Lisboa, Bairro.de.Santo.Amaro, Dezembro 2005

Maria Celeste d'Oliveira Ramos


Fotografias de A. B.Coelho (por ordem de apresentação): a zona Leste da Madeira; pormenor de preexistência, jardim e edifício de habitação com projecto dos Arq.os Artur.Pires.Martins e Palma.de.Melo em Olivais N, Lisboa; porta de casa em Azambuja.
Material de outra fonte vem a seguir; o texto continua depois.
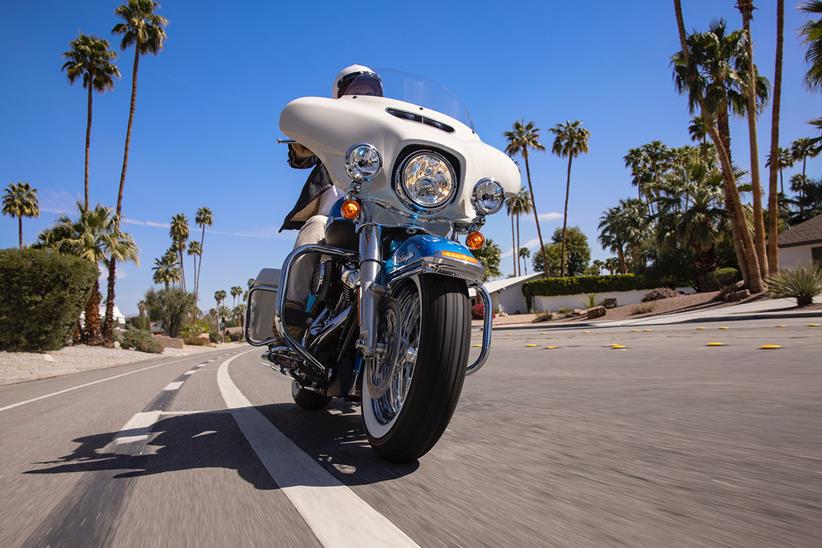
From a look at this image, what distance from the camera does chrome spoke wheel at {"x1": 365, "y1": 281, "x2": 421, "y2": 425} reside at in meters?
2.44

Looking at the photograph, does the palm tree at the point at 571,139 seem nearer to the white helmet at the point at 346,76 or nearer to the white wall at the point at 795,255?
the white wall at the point at 795,255

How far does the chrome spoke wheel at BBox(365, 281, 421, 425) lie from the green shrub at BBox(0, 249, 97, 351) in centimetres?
2102

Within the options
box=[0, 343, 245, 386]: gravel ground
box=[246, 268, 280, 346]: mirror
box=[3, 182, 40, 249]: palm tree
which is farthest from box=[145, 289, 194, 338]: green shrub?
box=[246, 268, 280, 346]: mirror

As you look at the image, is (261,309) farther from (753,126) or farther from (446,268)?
(753,126)

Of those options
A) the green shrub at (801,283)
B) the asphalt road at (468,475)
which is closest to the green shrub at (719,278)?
the green shrub at (801,283)

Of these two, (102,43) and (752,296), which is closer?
(752,296)

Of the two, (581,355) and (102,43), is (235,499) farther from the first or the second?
(102,43)

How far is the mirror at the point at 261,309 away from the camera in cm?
380

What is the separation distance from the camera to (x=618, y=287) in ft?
158

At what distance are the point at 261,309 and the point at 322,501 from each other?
2.33 m

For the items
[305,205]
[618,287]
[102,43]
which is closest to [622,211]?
[618,287]

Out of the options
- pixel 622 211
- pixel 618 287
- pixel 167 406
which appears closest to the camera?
pixel 167 406

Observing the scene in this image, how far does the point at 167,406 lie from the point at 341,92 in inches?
128

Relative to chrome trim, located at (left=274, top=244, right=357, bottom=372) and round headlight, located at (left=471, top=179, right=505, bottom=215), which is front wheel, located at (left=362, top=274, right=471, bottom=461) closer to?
chrome trim, located at (left=274, top=244, right=357, bottom=372)
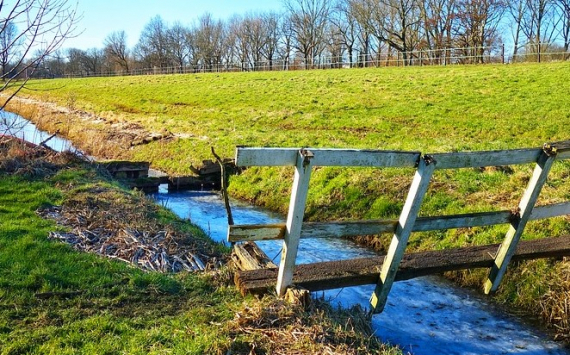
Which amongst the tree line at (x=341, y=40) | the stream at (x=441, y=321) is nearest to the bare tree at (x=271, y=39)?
the tree line at (x=341, y=40)

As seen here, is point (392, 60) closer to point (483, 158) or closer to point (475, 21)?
point (475, 21)

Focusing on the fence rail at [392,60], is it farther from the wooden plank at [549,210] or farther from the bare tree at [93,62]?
the wooden plank at [549,210]

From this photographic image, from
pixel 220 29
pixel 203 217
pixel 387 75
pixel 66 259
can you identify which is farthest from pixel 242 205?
pixel 220 29

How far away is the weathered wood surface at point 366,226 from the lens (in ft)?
16.9

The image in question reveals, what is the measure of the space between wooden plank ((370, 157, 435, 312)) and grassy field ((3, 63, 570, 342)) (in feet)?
8.66

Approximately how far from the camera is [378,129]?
728 inches

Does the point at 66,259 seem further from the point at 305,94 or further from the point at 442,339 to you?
the point at 305,94

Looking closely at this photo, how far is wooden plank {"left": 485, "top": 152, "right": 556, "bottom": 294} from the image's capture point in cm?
620

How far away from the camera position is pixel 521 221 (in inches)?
255

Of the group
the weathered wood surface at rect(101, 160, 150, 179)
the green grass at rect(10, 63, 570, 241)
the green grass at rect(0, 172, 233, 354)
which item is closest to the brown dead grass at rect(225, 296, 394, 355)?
the green grass at rect(0, 172, 233, 354)

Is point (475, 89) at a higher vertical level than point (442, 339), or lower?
higher

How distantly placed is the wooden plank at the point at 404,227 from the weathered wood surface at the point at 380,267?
0.55 feet

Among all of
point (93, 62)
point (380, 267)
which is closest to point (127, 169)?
point (380, 267)

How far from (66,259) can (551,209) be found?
6893 millimetres
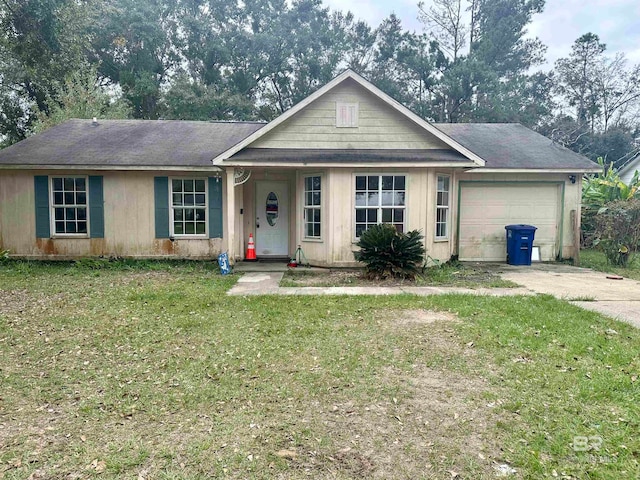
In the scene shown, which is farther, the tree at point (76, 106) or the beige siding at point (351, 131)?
the tree at point (76, 106)

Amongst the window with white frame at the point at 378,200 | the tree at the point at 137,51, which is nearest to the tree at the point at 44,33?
the window with white frame at the point at 378,200

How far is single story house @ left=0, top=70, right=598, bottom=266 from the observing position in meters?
10.2

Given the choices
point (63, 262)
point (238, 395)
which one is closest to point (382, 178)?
point (238, 395)

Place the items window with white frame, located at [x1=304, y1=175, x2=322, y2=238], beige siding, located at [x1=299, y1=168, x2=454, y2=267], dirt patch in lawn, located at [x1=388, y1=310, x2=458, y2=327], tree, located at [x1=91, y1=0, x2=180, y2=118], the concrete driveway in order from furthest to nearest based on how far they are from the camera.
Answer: tree, located at [x1=91, y1=0, x2=180, y2=118] → window with white frame, located at [x1=304, y1=175, x2=322, y2=238] → beige siding, located at [x1=299, y1=168, x2=454, y2=267] → the concrete driveway → dirt patch in lawn, located at [x1=388, y1=310, x2=458, y2=327]

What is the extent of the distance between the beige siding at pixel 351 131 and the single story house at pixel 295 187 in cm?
2

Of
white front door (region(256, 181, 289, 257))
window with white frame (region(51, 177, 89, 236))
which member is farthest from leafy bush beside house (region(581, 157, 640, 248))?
window with white frame (region(51, 177, 89, 236))

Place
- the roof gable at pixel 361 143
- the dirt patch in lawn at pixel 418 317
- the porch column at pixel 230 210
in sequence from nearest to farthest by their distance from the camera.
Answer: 1. the dirt patch in lawn at pixel 418 317
2. the porch column at pixel 230 210
3. the roof gable at pixel 361 143

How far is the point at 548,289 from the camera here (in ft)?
26.9

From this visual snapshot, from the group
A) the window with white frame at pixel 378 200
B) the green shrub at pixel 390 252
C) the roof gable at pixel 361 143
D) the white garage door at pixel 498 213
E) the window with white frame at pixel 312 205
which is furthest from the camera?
the white garage door at pixel 498 213

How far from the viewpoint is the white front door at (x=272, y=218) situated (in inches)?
468

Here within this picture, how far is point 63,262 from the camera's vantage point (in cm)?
1116

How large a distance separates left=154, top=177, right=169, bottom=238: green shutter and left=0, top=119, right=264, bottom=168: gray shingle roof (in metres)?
0.52

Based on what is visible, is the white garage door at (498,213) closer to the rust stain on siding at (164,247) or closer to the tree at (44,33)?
the rust stain on siding at (164,247)

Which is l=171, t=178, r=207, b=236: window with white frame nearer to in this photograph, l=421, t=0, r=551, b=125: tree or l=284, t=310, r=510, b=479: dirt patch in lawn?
l=284, t=310, r=510, b=479: dirt patch in lawn
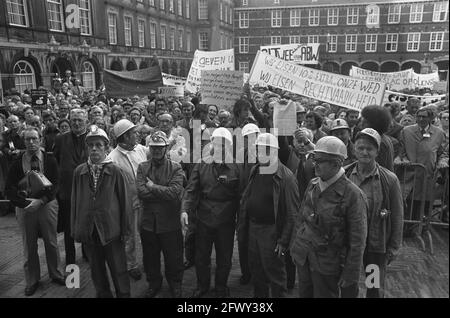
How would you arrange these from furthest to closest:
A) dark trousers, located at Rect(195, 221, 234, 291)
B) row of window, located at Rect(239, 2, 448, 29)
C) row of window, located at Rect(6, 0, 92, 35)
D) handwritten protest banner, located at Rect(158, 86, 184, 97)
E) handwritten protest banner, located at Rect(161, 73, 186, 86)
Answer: row of window, located at Rect(239, 2, 448, 29), handwritten protest banner, located at Rect(161, 73, 186, 86), handwritten protest banner, located at Rect(158, 86, 184, 97), row of window, located at Rect(6, 0, 92, 35), dark trousers, located at Rect(195, 221, 234, 291)

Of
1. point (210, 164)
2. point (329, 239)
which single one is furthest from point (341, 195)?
point (210, 164)

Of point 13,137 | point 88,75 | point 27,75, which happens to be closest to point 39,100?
point 13,137

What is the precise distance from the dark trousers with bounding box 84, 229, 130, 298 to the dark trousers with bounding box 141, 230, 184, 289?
1.04 feet

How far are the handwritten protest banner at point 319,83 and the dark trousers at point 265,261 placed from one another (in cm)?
397

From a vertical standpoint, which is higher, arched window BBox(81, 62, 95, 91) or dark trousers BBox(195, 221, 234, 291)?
arched window BBox(81, 62, 95, 91)

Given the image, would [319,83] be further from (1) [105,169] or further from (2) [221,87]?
(1) [105,169]

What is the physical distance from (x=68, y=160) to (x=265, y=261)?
2.58 metres

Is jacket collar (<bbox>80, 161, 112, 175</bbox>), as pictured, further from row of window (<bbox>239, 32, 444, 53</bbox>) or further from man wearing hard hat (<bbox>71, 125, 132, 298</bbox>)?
row of window (<bbox>239, 32, 444, 53</bbox>)

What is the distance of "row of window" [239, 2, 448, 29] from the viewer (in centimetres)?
4091

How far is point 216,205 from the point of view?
3570 millimetres

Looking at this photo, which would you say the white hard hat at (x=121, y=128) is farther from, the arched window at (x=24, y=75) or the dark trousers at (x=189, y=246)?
the arched window at (x=24, y=75)

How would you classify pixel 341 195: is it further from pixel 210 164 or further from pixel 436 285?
pixel 210 164

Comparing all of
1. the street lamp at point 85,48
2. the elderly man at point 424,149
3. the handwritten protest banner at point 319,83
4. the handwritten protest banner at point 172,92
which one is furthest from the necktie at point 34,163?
the street lamp at point 85,48

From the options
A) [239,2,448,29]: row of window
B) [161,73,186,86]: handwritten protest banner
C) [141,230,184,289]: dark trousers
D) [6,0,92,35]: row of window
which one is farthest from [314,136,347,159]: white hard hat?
[239,2,448,29]: row of window
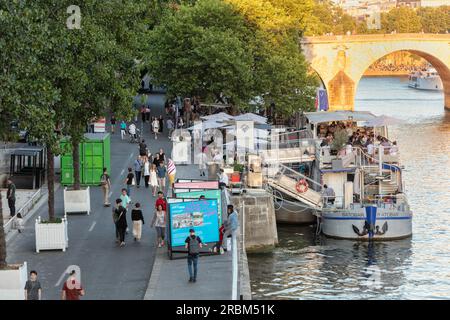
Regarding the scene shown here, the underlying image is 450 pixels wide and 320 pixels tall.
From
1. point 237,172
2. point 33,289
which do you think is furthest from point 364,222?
point 33,289

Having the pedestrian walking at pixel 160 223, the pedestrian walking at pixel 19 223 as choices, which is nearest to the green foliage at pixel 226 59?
the pedestrian walking at pixel 19 223

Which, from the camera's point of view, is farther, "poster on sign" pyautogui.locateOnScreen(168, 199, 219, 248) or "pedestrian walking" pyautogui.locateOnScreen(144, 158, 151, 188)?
"pedestrian walking" pyautogui.locateOnScreen(144, 158, 151, 188)

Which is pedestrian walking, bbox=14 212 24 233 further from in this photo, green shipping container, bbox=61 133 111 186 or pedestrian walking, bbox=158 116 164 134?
pedestrian walking, bbox=158 116 164 134

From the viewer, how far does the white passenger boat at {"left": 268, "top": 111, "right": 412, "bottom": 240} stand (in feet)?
145

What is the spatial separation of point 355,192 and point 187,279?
19.3 meters

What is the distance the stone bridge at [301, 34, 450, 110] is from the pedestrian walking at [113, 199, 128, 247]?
251 feet

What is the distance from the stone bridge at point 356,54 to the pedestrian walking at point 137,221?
250 ft

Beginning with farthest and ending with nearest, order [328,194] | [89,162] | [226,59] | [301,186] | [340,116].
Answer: [226,59] → [340,116] → [301,186] → [328,194] → [89,162]

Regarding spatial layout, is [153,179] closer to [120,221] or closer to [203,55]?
[120,221]

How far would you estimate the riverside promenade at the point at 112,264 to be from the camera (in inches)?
1076

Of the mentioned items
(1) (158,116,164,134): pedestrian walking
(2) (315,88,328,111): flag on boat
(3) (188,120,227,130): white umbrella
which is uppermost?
(2) (315,88,328,111): flag on boat

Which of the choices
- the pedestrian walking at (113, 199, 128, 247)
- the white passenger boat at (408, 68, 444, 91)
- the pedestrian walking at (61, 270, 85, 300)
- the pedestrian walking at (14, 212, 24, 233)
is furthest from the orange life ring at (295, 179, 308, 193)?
the white passenger boat at (408, 68, 444, 91)

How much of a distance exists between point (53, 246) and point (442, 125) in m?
67.6

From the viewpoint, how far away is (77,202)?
39406mm
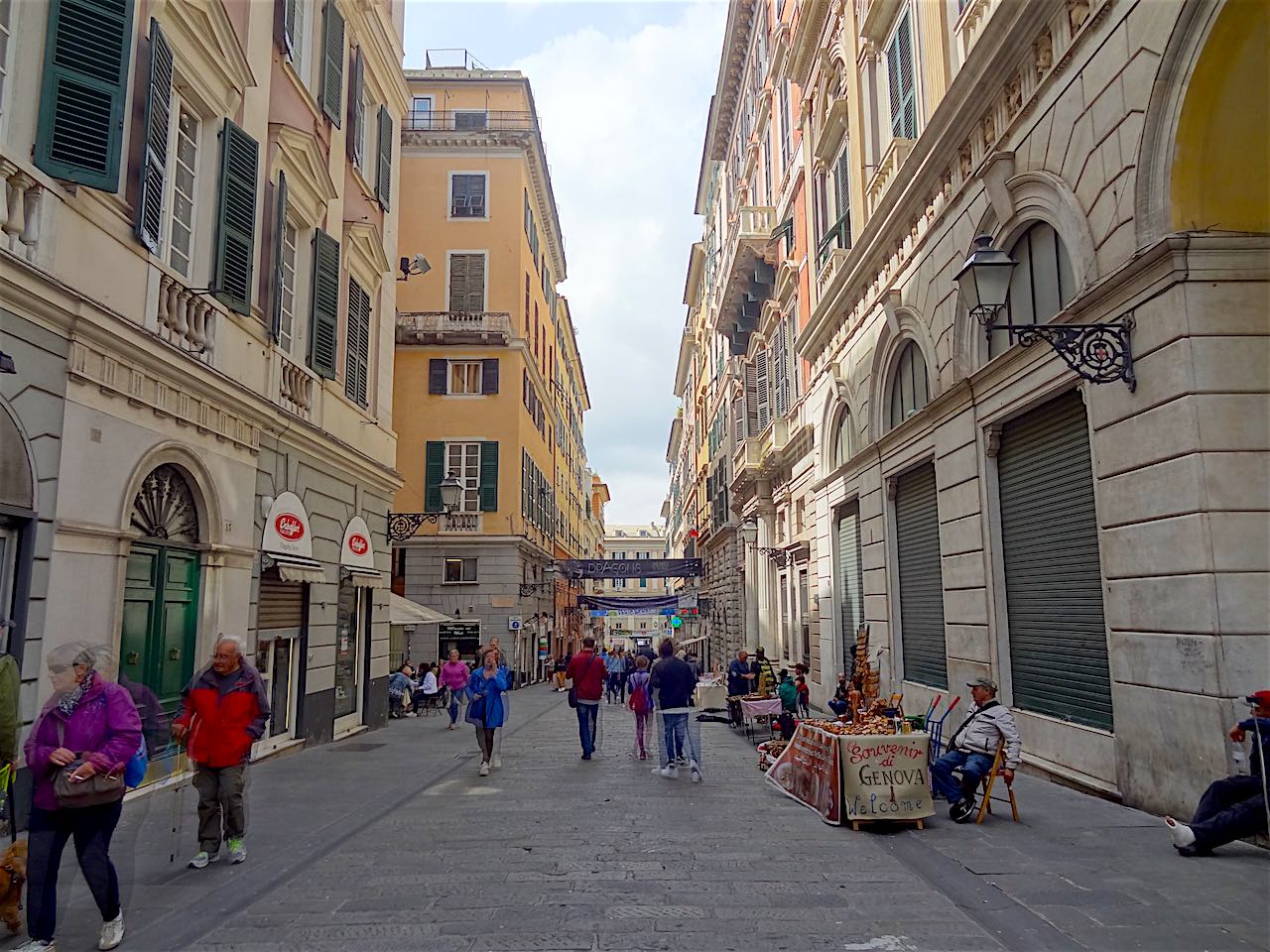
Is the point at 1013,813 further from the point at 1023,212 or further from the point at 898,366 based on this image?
the point at 898,366

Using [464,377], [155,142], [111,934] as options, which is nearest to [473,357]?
[464,377]

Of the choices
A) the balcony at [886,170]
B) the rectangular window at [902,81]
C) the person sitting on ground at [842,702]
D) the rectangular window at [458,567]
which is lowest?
the person sitting on ground at [842,702]

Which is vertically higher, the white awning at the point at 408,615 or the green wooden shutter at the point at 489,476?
the green wooden shutter at the point at 489,476

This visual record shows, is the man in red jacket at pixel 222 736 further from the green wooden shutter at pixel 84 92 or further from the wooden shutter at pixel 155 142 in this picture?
the wooden shutter at pixel 155 142

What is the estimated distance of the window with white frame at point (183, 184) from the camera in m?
10.2

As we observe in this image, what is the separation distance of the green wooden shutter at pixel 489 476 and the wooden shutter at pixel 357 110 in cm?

O Infohabitar deseja o melhor 2006 aos seus colaboradores e aos seus leitores, com muita saúde e felicidade. Em 2006 poderão contar com a continuidade das edições semanais da nossa revista/blog e nós desejamos poder contar com a continuidade e, muito especialmente, com a dinamização da vossa leitura e participação.
Um óptimo 2006 para todos.

A edição do Infohabitar

1 comentário :

Emaris disse...

Gostei dos artigos, pois estou fazendo Mestrado em Arquitetura e Urbanismo na Universidade Federal Fluminense (UFF)/Brasil e minha dissertação trata de uma área central do Rio de Janeiro que considero como um não-lugar recheado de potencialidades para tornar-se um lugar. Espero trocar idéias à respeito. Atenciosamente.